= Lines on spatial positioning =
□ □ □ □ □
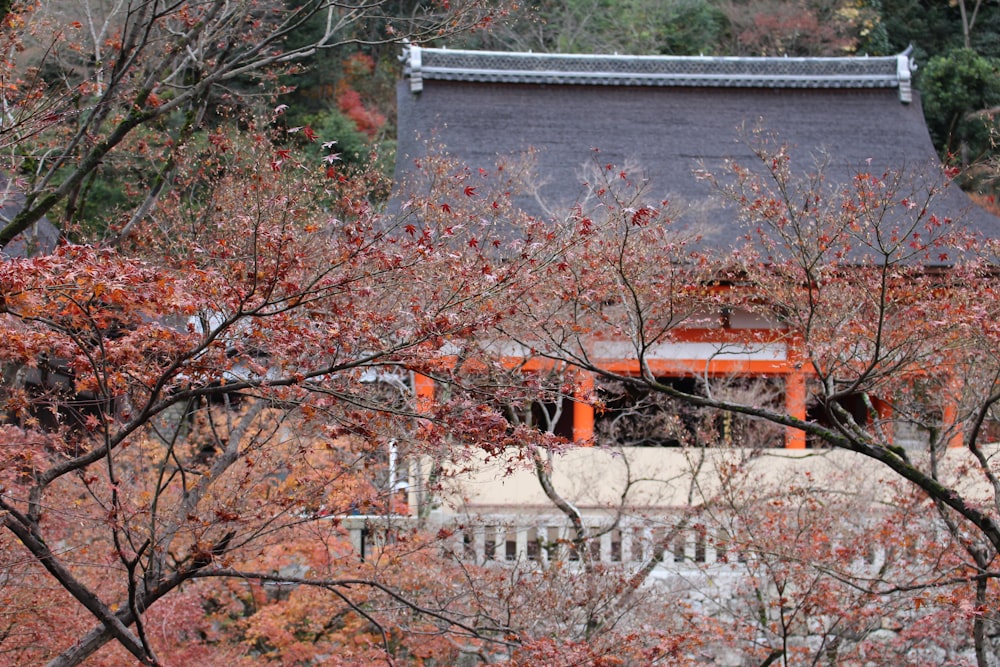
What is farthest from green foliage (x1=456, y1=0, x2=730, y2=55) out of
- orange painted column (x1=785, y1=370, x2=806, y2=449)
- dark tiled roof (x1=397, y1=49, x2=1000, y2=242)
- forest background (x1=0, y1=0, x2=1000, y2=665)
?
forest background (x1=0, y1=0, x2=1000, y2=665)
□ □ □ □ □
= Goal =
Reproduce the lines above word for word, omitting the pictures.

= Worked answer =
What is farthest from green foliage (x1=456, y1=0, x2=730, y2=55) out of
- orange painted column (x1=785, y1=370, x2=806, y2=449)
- dark tiled roof (x1=397, y1=49, x2=1000, y2=242)
- forest background (x1=0, y1=0, x2=1000, y2=665)
?
forest background (x1=0, y1=0, x2=1000, y2=665)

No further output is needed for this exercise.